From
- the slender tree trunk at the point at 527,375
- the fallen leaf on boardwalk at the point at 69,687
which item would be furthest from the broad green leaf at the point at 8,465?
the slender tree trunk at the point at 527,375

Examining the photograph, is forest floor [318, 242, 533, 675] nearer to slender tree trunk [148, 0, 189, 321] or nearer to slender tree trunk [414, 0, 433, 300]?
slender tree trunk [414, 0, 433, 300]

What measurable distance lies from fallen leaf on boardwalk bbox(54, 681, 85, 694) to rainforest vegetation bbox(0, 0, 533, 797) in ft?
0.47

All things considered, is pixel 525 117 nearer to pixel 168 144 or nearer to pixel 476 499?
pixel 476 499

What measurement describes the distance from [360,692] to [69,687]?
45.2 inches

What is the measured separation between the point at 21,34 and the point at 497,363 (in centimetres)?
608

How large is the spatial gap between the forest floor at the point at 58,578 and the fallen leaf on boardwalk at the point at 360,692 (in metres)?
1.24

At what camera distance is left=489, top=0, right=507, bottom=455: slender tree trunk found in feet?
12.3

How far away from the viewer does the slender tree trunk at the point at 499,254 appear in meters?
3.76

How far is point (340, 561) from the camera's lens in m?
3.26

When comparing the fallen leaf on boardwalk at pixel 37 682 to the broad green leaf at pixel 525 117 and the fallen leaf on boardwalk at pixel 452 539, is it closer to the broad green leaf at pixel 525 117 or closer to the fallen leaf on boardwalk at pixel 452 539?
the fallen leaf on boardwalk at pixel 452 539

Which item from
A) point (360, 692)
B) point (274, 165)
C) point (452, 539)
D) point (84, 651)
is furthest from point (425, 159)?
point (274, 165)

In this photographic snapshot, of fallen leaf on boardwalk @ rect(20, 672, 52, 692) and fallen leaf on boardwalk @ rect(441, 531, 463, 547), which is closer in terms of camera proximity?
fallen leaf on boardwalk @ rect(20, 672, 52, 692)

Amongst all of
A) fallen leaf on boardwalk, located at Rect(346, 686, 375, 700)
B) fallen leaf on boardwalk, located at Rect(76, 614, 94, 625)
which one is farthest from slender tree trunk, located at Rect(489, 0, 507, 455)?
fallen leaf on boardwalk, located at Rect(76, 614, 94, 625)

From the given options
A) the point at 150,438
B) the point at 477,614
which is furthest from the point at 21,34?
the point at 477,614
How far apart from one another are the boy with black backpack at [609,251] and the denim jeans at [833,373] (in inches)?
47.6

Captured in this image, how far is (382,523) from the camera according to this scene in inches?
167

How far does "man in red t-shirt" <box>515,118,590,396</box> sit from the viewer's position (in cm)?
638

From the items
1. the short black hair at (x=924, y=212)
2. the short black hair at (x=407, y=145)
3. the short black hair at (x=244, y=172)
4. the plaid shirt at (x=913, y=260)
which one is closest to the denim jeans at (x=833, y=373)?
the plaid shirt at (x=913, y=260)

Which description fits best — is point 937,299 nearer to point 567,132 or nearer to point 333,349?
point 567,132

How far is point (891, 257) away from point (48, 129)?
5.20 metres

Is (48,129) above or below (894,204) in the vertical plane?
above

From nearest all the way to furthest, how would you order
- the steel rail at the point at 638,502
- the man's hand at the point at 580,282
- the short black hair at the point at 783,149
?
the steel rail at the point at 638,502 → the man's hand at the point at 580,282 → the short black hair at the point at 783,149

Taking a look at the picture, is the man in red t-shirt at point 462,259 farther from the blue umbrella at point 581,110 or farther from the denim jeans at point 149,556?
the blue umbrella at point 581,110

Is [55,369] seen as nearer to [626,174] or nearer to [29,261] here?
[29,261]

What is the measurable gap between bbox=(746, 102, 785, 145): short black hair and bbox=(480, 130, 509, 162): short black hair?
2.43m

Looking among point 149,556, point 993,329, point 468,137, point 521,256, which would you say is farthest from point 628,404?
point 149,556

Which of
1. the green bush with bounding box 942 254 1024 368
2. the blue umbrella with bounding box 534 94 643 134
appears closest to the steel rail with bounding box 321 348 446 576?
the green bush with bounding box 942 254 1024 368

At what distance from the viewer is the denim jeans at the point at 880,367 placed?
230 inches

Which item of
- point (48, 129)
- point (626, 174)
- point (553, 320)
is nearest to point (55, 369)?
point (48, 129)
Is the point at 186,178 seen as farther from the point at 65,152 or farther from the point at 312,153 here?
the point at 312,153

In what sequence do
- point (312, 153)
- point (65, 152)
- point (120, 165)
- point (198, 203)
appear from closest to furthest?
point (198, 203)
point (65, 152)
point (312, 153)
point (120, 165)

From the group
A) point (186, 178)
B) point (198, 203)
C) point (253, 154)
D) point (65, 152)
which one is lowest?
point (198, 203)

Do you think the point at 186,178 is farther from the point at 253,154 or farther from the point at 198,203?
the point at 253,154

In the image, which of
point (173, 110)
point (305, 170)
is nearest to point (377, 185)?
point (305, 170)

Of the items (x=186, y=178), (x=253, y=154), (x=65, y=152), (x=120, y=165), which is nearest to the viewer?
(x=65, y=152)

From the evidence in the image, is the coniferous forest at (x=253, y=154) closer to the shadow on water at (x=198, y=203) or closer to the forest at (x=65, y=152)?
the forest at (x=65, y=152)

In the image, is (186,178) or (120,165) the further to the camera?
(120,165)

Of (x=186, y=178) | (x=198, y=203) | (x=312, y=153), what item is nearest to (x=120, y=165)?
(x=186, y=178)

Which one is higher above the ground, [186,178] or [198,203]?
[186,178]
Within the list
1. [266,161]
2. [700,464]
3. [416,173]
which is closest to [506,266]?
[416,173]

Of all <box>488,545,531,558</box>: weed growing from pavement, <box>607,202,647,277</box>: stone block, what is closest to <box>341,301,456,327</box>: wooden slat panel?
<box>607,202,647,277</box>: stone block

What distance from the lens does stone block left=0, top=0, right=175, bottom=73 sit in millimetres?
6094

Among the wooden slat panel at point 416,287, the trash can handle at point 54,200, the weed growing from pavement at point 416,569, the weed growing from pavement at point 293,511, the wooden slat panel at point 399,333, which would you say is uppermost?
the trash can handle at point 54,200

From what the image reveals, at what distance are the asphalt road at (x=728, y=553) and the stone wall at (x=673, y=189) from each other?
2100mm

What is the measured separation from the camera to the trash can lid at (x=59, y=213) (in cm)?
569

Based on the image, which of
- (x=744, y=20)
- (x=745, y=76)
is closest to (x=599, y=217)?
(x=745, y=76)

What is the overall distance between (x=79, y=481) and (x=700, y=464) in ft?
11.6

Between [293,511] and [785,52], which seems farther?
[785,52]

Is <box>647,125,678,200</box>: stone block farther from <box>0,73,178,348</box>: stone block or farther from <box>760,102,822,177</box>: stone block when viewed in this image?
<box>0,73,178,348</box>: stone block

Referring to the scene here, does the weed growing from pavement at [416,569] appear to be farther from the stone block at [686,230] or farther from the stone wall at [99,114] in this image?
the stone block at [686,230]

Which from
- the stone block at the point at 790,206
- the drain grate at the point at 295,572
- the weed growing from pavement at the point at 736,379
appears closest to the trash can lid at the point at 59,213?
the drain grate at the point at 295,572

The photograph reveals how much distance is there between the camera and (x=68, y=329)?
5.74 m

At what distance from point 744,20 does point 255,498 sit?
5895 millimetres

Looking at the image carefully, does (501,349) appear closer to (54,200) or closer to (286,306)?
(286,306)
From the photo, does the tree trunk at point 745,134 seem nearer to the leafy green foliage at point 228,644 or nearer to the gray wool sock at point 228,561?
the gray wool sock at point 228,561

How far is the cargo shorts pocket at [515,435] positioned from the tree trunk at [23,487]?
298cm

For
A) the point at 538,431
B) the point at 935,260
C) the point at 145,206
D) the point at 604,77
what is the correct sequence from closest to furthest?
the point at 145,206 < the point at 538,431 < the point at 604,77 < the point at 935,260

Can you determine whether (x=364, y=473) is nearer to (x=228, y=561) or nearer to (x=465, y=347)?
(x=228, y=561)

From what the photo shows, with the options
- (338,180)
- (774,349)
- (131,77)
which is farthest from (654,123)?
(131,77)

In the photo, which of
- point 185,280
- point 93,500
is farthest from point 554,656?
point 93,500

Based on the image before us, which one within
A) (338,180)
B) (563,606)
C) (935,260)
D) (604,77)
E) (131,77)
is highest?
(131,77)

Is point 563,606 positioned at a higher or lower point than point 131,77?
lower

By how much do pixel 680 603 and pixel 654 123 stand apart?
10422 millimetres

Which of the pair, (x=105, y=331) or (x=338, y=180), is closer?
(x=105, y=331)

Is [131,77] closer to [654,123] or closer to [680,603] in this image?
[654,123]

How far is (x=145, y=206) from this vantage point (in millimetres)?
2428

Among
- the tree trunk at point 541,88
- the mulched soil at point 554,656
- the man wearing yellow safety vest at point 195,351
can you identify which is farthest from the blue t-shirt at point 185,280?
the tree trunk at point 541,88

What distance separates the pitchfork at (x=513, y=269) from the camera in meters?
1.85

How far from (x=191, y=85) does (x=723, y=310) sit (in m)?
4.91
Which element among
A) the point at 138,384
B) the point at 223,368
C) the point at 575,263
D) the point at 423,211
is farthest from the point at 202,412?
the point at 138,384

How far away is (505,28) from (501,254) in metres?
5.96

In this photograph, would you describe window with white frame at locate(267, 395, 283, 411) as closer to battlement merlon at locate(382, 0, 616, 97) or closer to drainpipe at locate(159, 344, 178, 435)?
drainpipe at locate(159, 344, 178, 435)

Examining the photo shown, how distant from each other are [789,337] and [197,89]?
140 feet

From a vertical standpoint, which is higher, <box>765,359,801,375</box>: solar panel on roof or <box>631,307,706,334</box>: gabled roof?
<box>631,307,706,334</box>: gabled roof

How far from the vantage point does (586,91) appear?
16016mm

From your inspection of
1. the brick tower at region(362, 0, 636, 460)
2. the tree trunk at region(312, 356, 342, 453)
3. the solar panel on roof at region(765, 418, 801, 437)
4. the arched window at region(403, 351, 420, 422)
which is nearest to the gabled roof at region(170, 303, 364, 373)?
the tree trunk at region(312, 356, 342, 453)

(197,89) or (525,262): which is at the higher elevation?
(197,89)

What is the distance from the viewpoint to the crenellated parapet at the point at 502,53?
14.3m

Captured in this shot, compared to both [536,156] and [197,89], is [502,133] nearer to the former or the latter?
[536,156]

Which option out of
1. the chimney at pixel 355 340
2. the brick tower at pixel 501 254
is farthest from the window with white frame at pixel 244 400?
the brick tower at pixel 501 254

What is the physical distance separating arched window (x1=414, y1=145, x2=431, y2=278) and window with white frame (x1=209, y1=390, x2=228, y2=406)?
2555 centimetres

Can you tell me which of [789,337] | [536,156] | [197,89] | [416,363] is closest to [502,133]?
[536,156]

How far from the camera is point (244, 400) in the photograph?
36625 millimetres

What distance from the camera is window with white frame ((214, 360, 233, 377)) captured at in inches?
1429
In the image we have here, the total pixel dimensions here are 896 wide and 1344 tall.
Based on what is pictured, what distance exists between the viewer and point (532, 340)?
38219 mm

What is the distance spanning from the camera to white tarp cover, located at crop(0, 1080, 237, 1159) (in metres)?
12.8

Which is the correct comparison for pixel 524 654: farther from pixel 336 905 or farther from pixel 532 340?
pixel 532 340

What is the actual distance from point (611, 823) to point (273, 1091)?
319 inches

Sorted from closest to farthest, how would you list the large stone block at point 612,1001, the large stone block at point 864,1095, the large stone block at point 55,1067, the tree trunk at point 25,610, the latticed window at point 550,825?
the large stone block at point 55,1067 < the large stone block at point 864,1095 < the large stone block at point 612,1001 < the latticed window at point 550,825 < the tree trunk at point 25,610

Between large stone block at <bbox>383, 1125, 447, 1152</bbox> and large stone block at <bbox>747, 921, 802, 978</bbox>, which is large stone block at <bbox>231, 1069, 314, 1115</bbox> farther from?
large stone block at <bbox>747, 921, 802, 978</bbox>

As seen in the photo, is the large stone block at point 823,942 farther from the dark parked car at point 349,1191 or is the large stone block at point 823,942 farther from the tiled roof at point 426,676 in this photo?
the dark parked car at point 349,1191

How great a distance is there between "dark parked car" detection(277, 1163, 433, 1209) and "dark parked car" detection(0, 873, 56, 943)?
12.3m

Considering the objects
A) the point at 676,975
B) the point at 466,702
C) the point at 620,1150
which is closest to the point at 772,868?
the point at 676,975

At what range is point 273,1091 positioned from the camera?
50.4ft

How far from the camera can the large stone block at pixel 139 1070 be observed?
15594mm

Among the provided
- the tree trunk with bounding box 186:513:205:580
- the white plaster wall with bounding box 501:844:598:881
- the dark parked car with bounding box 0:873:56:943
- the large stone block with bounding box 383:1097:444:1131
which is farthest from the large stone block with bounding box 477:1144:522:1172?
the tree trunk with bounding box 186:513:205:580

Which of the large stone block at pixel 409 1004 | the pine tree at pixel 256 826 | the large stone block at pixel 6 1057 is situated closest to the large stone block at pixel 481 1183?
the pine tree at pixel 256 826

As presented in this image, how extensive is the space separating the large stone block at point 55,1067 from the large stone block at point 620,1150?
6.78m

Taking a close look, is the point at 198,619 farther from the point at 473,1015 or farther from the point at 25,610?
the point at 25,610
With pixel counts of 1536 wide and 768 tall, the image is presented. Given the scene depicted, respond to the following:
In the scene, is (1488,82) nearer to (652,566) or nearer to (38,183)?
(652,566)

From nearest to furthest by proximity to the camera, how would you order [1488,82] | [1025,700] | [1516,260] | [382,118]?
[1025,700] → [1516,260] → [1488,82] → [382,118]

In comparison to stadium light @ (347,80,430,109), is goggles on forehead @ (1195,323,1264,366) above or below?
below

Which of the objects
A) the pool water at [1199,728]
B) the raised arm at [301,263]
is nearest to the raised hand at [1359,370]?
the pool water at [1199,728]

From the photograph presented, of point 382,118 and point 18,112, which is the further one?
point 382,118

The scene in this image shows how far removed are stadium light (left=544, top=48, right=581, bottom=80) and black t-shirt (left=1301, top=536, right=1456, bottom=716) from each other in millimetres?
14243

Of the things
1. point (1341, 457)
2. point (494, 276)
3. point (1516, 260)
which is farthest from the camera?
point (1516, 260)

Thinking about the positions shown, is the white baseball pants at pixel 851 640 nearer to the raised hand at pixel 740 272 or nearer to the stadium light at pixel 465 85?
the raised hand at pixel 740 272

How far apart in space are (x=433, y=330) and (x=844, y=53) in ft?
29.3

Exercise -
Take the line with "Which of the large" and all lines after it to the last line, and reproduce them exactly.

Correct response -
Which of the large stone block at pixel 409 1004 | the pine tree at pixel 256 826 | the large stone block at pixel 6 1057 is situated closest to the large stone block at pixel 481 1183?
the pine tree at pixel 256 826

As presented in this image, how extensive is the space separating the large stone block at point 55,1067 from the large stone block at point 620,1150?
6.78m

Taking a close look, is the point at 198,619 farther from the point at 473,1015 or farther from the point at 25,610?
the point at 25,610
With pixel counts of 1536 wide and 768 tall, the image is presented. Given the scene depicted, respond to the following:
In the scene, is (1488,82) nearer to (652,566) or nearer to (38,183)?
(652,566)

From nearest to furthest by proximity to the camera, how would you order [1488,82] | [1025,700] | [1516,260] | [382,118]?
[1025,700] → [1516,260] → [1488,82] → [382,118]

In comparison to stadium light @ (347,80,430,109), is goggles on forehead @ (1195,323,1264,366) above or below?
below

Which of the objects
A) the pool water at [1199,728]
B) the raised arm at [301,263]
is nearest to the raised hand at [1359,370]?
the pool water at [1199,728]

From the photograph presented, of point 382,118 and point 18,112, which is the further one?
point 382,118

The scene in this image shows how far removed are stadium light (left=544, top=48, right=581, bottom=80) and black t-shirt (left=1301, top=536, right=1456, bottom=716) from each other in millimetres?
14243

Of the things
1. point (1341, 457)
2. point (494, 276)
3. point (1516, 260)
which is farthest from the camera?
point (1516, 260)

Thinking about the positions shown, is the white baseball pants at pixel 851 640 nearer to the raised hand at pixel 740 272 or nearer to the stadium light at pixel 465 85?
the raised hand at pixel 740 272

How far apart in space are (x=433, y=330) and (x=844, y=53) in ft?
29.3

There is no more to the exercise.